Souvenir de service [1]
C’était, il y a longtemps, je me revois, jeune diplômée, arrivant dans un nouveau service.
Je me lève bien à l’avance pour ne pas arriver en retard. La boule au ventre, je ne peux rien avaler. Je me prépare comme un robot, car mon cerveau est déjà en marche vers ma nouvelle vie, partagé entre l’angoisse de l’inconnu et l’excitation de tout découvrir. Le trajet jusqu’à l’hôpital me semble durer des heures. Je sens le stress monter, les yeux rivés sur la pendule du tableau de bord. Les minutes défilent, l’heure fatidique approche à grands pas.
À la lingerie, on me donne une tenue provisoire, pas vraiment à ma taille car mes tenues ne sont pas prêtes. J’enfile mon « costume », ça y est, cette fois, plus moyen de revenir en arrière. Dans quelques minutes, le temps de traverser ces longs couloirs, je vais entrer dans le service comme un matador entre dans l’arène. Sauf, que là, point d’applaudissements. C’est le moment de la relève. Les yeux se lèvent sur moi. Un silence de plomb envahit la pièce. Je me présente en essayant d’être la plus décontract’ possible. Sauf, que, je suis tout sauf décontractée. Je sens bien que l’équipe de nuit, n’a qu’une envie : rentrer chez elle. Elles s’en tapent pas mal de la petite nouvelle. Après douze heures, c’est bien normal. Ce qu’elles veulent, c’est finir les transmissions et "tchao bye, bye".
Je m’installe dans un petit coin et essaie de suivre. Tous mes sens sont en éveil. Je regarde le tableau des hospitalisés. Je lis les noms pour la première fois, j’écoute et note scrupuleusement toutes les informations qui pourront m’aider à me repérer. Dans quelques heures, tous ces noms seront associés à des visages et malheureusement à des pathologies. Ma vision d’ensemble sera plus claire, je le sais. En attendant, mon cerveau bouillonne, j’essaie de rester concentrée du mieux que je peux. Je ne veux être un poids pour personne, alors plus vite je m’adapterai, mieux ce sera.
L’équipe de jour semble un peu plus disposée à m’accueillir, même si avoir une nouvelle collègue aujourd’hui alors que le service est plein à craquer ne semble pas les combler de joie. On m’explique vite fait, bien fait le déroulement de la matinée, la sectorisation, les rangements et c’est parti pour huit heures intensives en soins intensifs !

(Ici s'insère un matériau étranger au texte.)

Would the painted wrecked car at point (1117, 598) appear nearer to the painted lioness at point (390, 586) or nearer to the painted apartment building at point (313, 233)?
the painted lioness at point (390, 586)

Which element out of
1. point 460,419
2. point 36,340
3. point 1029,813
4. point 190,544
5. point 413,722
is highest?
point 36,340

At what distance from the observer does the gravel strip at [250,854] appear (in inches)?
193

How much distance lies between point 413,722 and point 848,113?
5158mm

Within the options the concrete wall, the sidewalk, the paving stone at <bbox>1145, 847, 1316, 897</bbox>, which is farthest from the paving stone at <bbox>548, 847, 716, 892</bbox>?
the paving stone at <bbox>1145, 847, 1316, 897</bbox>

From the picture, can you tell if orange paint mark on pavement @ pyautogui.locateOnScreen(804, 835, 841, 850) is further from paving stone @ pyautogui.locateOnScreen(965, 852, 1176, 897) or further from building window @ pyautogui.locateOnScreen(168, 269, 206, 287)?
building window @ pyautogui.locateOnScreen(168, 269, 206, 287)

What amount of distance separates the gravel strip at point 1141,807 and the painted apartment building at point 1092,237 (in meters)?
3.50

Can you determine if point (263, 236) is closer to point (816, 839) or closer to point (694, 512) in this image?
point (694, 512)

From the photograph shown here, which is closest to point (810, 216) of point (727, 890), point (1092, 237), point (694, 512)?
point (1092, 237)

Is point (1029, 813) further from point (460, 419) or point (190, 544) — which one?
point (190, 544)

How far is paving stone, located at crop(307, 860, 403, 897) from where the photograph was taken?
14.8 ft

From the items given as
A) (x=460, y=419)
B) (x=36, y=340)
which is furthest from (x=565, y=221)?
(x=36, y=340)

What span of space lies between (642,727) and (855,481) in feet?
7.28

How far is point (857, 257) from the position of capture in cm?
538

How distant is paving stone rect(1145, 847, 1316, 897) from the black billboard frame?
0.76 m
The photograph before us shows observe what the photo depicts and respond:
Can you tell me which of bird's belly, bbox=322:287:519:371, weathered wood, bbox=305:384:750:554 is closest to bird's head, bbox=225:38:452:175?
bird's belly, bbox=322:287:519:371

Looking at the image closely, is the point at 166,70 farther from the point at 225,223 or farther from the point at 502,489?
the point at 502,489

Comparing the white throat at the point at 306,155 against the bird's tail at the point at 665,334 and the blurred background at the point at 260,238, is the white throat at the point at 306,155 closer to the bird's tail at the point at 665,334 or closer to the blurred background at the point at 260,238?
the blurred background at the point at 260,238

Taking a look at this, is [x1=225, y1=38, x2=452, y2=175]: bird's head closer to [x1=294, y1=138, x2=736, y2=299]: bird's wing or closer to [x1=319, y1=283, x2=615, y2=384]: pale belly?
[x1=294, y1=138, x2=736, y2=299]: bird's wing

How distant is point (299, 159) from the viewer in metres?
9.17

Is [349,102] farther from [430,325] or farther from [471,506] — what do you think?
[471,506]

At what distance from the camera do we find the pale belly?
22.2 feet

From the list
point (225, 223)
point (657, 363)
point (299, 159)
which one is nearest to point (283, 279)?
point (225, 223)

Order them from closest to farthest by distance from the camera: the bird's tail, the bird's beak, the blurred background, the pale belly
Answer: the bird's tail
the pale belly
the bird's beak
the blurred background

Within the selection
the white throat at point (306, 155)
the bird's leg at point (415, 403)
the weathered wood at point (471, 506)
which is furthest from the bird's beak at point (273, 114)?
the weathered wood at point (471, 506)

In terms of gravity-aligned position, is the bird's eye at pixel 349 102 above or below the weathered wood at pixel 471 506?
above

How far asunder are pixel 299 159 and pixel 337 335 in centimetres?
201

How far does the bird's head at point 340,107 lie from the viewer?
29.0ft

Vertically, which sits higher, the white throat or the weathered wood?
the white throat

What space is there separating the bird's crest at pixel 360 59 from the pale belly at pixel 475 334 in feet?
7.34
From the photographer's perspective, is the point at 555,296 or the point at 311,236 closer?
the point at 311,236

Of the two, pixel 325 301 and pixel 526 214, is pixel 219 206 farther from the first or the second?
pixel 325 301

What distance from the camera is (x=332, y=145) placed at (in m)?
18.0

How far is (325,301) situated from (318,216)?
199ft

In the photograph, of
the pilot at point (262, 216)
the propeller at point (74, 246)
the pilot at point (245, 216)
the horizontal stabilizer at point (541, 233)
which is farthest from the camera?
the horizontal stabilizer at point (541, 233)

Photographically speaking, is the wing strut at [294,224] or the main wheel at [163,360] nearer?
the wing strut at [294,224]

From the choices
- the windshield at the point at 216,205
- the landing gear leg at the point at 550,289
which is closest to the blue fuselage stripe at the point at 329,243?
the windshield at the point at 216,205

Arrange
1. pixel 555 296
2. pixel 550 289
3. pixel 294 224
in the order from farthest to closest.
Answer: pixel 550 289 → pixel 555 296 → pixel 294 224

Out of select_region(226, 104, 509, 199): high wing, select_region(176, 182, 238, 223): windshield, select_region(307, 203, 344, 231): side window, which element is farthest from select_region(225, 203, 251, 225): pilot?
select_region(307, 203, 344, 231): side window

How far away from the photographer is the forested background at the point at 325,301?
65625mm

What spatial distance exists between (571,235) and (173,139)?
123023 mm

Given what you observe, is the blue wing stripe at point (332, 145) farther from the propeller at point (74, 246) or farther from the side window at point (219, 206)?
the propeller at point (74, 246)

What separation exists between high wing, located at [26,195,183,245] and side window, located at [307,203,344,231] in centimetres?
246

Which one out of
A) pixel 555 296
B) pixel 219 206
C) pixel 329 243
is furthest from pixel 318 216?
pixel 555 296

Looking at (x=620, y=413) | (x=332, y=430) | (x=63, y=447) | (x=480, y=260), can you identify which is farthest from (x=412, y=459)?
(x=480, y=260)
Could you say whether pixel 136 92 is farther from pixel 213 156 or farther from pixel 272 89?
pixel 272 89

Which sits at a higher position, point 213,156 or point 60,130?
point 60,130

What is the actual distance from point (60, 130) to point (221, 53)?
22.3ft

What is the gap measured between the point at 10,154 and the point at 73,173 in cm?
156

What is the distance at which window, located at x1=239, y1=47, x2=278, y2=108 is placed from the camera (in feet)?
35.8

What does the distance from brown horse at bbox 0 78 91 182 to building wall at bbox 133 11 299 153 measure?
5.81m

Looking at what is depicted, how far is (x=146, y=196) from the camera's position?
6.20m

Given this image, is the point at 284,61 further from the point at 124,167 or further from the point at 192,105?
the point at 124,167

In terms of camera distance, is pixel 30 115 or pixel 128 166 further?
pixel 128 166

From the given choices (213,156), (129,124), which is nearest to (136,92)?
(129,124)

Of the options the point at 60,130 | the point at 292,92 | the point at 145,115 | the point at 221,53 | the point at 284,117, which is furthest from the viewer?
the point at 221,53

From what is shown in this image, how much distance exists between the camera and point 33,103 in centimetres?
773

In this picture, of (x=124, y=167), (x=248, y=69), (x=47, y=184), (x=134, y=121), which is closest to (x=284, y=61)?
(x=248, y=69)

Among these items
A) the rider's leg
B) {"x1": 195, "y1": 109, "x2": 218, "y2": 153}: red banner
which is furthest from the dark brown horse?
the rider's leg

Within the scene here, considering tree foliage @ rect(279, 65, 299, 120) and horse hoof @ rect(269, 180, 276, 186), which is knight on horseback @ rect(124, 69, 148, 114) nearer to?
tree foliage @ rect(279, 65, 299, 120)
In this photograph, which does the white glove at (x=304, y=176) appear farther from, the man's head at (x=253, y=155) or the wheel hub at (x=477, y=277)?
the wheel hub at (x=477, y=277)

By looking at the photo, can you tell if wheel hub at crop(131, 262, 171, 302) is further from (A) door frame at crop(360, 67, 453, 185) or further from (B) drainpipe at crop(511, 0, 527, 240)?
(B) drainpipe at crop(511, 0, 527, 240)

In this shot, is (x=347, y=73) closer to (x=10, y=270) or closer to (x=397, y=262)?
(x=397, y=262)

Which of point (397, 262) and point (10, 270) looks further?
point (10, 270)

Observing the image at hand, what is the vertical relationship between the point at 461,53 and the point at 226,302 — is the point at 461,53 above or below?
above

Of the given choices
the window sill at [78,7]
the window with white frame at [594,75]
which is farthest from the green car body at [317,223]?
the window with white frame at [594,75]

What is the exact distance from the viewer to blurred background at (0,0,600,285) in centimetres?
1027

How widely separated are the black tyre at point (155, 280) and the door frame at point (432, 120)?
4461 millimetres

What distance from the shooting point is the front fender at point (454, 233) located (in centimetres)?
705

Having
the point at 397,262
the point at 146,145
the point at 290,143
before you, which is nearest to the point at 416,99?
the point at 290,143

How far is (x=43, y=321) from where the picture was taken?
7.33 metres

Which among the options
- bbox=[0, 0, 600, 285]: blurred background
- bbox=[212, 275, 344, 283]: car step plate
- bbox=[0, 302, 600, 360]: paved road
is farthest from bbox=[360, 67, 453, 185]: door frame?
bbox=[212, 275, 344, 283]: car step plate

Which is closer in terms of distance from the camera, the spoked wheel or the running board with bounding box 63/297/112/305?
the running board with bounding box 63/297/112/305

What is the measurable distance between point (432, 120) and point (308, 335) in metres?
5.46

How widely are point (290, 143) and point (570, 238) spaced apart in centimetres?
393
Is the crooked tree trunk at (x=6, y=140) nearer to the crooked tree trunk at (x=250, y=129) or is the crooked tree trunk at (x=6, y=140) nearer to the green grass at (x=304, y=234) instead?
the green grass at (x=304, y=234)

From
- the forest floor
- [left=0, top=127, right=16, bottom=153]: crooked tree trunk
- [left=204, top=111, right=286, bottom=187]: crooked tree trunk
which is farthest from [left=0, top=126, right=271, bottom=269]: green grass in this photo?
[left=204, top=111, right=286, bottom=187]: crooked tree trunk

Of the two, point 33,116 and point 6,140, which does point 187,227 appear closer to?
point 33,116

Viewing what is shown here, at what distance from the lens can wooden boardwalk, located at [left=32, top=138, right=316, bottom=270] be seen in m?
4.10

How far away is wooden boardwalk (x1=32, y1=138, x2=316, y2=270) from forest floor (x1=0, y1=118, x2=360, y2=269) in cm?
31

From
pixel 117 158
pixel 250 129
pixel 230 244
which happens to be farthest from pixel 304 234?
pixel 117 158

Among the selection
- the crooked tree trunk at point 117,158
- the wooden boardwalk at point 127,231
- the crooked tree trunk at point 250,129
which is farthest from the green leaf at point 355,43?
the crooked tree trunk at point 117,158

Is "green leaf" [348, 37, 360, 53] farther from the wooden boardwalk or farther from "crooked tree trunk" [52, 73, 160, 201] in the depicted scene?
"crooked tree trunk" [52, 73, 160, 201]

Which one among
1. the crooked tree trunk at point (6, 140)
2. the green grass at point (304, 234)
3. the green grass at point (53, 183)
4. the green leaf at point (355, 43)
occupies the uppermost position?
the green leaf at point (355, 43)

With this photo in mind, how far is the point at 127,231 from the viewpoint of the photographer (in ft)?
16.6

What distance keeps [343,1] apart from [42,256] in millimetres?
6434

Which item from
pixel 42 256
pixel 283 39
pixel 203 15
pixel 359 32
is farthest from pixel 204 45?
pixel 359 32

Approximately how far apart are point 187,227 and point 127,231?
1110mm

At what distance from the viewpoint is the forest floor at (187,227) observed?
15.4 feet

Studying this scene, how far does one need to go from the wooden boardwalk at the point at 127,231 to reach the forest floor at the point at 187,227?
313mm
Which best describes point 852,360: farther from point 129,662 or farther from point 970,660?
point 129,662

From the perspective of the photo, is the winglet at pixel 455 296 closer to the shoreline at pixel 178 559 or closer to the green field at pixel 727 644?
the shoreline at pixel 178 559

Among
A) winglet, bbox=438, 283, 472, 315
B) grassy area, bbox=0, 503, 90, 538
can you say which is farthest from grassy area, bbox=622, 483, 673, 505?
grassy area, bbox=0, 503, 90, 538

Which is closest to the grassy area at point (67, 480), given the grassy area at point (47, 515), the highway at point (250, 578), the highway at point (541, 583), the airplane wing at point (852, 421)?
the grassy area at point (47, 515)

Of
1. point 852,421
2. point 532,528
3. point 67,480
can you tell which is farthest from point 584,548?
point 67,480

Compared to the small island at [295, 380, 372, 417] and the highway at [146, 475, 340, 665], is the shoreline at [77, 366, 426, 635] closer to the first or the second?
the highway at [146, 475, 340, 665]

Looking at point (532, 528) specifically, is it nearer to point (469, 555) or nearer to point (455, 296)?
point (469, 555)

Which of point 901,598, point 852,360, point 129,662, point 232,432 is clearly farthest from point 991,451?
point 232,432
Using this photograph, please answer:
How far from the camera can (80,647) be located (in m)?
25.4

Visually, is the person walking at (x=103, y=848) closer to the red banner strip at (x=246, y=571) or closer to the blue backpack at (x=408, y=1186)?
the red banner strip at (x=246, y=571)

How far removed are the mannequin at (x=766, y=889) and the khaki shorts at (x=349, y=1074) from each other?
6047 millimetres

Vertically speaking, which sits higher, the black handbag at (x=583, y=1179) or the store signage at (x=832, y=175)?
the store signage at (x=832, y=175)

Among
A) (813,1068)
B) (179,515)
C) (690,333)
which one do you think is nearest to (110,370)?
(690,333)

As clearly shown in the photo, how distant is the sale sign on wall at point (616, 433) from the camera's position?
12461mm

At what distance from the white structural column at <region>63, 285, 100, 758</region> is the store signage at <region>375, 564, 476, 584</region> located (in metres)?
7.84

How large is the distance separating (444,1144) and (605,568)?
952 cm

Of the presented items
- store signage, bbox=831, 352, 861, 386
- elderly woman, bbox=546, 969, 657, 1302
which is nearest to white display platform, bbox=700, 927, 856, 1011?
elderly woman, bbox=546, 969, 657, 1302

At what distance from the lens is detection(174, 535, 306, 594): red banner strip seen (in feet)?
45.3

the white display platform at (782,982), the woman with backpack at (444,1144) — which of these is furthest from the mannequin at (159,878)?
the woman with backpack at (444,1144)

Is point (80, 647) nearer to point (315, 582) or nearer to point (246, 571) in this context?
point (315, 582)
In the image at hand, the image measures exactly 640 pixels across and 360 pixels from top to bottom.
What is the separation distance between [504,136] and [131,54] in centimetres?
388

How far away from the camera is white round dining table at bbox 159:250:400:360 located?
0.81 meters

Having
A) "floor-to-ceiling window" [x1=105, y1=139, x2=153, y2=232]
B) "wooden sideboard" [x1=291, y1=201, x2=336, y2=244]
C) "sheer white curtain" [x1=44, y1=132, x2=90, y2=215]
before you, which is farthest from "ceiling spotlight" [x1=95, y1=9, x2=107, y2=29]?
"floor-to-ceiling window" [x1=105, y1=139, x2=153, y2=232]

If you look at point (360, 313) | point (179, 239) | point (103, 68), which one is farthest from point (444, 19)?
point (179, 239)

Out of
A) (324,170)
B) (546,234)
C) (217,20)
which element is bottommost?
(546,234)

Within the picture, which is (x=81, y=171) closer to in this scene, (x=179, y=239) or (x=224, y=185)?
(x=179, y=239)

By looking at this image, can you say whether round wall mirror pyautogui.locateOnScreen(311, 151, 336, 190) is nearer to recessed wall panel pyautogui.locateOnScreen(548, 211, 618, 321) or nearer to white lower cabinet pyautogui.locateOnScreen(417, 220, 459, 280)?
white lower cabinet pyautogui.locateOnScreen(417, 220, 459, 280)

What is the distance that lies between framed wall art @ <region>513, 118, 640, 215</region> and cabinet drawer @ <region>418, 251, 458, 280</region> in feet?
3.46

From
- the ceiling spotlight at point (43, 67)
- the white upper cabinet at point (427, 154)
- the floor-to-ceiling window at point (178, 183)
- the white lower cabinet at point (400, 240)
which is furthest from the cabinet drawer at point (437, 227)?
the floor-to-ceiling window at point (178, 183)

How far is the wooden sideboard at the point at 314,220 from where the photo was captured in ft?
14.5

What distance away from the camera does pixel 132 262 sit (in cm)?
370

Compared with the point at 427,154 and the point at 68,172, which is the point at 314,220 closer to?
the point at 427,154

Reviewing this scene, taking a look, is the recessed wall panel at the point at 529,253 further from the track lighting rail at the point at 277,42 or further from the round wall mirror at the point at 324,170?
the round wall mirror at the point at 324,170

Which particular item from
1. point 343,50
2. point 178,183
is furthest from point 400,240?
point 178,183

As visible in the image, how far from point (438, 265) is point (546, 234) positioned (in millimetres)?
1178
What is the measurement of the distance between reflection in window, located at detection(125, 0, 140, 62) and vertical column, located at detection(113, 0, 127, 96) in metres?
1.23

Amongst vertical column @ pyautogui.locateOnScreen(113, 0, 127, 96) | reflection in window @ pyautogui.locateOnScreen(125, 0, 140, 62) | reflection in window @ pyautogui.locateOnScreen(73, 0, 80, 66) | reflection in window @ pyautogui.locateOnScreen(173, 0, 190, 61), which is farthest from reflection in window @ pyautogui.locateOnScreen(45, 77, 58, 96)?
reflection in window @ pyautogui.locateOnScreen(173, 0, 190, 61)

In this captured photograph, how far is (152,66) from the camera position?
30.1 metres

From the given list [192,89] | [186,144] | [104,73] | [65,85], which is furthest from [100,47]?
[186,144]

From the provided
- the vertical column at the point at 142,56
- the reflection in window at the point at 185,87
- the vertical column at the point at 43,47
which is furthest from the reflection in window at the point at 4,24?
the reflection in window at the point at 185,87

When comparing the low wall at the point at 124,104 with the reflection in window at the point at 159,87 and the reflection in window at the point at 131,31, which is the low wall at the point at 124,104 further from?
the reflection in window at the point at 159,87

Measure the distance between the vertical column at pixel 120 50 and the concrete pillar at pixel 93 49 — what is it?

J’essaie tant bien que mal de me dépatouiller sans les harceler de questions. Les heures passent, je commence à prendre mes marques. Le service est bien organisé, c’est déjà un bon point. Les collègues ont l’air de se connaître depuis longtemps et l’ambiance semble détendue, ce qui est aussi un bon point.
La fin de service approche. Je me sens bien, même si mon cerveau tente à chaque instant de recracher le trop-plein d’informations ingurgitées durant cette matinée. Je tiens le coup. C’est l’heure de la relève. Je suis plutôt fière de moi car un premier jour, ça n’est jamais facile. Demain, est un autre jour et ce sera le deuxième. J’arriverai plus confiante. Je serai désormais en terrain connu. Le premier jour ne sera plus qu’un souvenir, un souvenir de service.